(WRITTEN REQUEST 1) Translate this sentence from the book review below into Spanish: "He clearly is a sailor who knows good old boats."
(WRITTEN REQUEST 2) From the book review below, extract the passage that starts at "This is Dick" and stops after "of your neck.", copying it word for word.

── DOCUMENT EXCERPT

This is Dick Elam’s first in what may become a series. He clearly is a sailor who knows good old boats. He doesn’t spend a lot of time explaining to the non-yachtsman among his readers what this is or what that means. A few lubberly expressions such as “Over and out” as a signoff on the VHF radio, and “bumpers” for fenders, made me think he had a bit too much “help” from non-sailor early readers or editors, because all the rest rings true and there is the occasional mention of “lines and fenders.” If you can overlook those trifles, you just might enjoy sailing along in the Anne Bonny’s wake, just so long as you are safely in your armchair and can’t feel the bad guys’ breath on the back of your neck.

────
── GIVEN INFORMATION

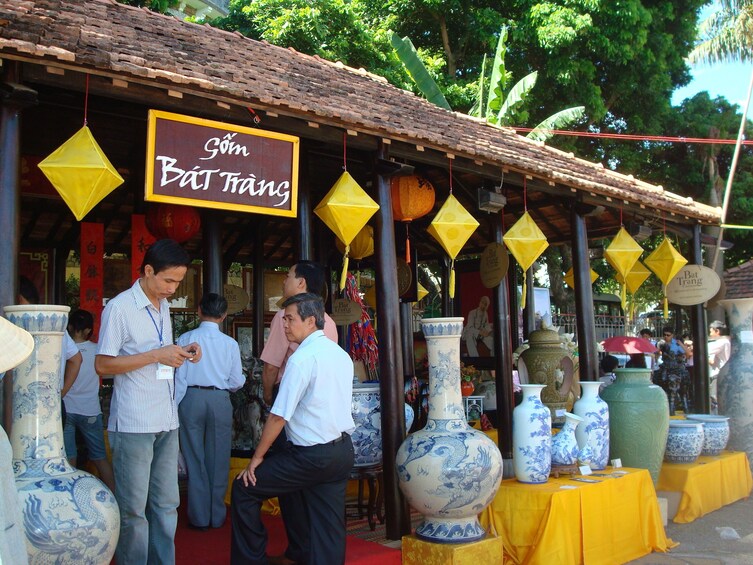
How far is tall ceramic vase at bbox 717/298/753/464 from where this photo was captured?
724cm

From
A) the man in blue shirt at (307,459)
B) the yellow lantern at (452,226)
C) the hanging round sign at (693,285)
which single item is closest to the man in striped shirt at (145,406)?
the man in blue shirt at (307,459)

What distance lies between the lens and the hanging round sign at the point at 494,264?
684 centimetres

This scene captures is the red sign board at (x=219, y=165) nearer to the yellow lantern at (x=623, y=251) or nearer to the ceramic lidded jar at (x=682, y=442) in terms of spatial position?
the yellow lantern at (x=623, y=251)

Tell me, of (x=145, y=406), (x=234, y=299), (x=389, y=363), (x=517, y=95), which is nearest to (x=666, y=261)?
(x=389, y=363)

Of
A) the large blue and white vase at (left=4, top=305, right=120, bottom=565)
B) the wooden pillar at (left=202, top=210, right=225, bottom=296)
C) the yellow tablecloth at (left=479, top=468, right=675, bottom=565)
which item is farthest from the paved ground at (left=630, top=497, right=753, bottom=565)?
the wooden pillar at (left=202, top=210, right=225, bottom=296)

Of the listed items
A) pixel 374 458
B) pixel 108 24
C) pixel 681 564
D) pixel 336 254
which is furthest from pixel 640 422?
pixel 108 24

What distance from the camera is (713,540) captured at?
17.7 feet

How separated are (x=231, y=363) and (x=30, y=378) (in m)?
1.85

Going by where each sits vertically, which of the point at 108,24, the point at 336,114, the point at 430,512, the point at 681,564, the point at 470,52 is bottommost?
the point at 681,564

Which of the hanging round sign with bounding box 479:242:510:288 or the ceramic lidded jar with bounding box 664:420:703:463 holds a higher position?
the hanging round sign with bounding box 479:242:510:288

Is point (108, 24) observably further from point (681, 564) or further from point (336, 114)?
point (681, 564)

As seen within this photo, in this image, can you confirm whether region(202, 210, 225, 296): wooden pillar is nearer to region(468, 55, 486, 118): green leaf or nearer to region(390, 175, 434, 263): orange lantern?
region(390, 175, 434, 263): orange lantern

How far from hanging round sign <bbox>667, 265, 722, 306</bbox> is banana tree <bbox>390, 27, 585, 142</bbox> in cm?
489

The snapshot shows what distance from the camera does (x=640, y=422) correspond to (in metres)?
5.66
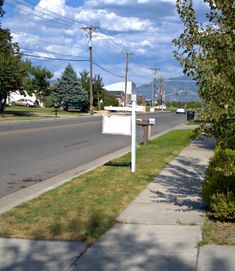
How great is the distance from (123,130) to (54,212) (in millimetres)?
5148

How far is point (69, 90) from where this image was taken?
80.9m

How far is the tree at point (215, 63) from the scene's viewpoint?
19.4 ft

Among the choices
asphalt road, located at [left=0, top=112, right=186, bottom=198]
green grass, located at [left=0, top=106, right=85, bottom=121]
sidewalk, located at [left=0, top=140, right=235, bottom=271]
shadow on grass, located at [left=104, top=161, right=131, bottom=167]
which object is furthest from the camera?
green grass, located at [left=0, top=106, right=85, bottom=121]

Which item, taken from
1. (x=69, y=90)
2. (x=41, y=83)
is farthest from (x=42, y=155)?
(x=41, y=83)

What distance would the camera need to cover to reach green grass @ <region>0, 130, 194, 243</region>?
655 centimetres

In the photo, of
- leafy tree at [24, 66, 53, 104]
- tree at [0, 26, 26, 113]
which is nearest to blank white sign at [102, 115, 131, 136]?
tree at [0, 26, 26, 113]

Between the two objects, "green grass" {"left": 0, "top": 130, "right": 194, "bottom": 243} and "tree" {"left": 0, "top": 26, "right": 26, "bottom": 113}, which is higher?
"tree" {"left": 0, "top": 26, "right": 26, "bottom": 113}

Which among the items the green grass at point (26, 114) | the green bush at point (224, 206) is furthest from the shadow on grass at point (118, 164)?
the green grass at point (26, 114)

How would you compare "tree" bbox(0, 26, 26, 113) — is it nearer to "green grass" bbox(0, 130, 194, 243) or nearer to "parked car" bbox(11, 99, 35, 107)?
"green grass" bbox(0, 130, 194, 243)

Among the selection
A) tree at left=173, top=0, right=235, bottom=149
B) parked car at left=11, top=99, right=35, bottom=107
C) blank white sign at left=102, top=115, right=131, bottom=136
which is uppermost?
tree at left=173, top=0, right=235, bottom=149

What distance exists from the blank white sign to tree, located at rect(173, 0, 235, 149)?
6.10 meters

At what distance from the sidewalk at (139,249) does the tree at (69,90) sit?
73.5 m

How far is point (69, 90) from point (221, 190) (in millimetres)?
74557

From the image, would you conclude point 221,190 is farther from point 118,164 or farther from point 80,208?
point 118,164
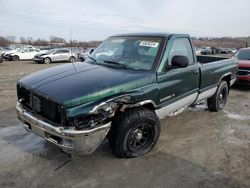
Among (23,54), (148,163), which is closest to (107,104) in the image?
(148,163)

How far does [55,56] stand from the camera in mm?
23812

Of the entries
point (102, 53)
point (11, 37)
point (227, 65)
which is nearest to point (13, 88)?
point (102, 53)

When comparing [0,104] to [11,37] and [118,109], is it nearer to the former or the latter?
[118,109]

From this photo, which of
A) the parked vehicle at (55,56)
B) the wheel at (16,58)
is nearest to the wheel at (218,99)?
the parked vehicle at (55,56)

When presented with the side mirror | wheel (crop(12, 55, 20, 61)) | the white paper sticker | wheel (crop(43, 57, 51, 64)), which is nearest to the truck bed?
the side mirror

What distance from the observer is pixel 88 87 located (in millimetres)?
3453

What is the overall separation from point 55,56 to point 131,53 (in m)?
20.5

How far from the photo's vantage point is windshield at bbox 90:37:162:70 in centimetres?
434

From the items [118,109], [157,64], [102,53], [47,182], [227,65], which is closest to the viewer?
[47,182]

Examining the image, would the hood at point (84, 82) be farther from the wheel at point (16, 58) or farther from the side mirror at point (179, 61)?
the wheel at point (16, 58)

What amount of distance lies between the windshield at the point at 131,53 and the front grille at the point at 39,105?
4.54 ft

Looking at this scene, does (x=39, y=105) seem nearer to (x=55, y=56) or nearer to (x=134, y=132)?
(x=134, y=132)

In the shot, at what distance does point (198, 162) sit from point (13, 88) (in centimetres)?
771

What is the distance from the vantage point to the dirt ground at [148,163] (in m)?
3.44
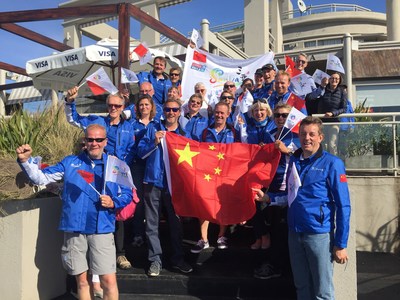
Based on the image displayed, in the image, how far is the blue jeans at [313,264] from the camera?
12.4 ft

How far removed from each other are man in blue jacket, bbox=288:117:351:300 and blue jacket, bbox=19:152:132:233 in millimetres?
1741

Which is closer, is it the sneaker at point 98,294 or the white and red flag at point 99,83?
the sneaker at point 98,294

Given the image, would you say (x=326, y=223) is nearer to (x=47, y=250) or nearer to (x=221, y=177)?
(x=221, y=177)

────

(FULL RESPONSE 1) Claramente es un marinero que conoce los buenos barcos viejos.

(FULL RESPONSE 2)
This is Dick Elam’s first in what may become a series. He clearly is a sailor who knows good old boats. He doesn’t spend a lot of time explaining to the non-yachtsman among his readers what this is or what that means. A few lubberly expressions such as “Over and out” as a signoff on the VHF radio, and “bumpers” for fenders, made me think he had a bit too much “help” from non-sailor early readers or editors, because all the rest rings true and there is the occasional mention of “lines and fenders.” If you can overlook those trifles, you just might enjoy sailing along in the Anne Bonny’s wake, just so long as you are safely in your armchair and can’t feel the bad guys’ breath on the back of your neck.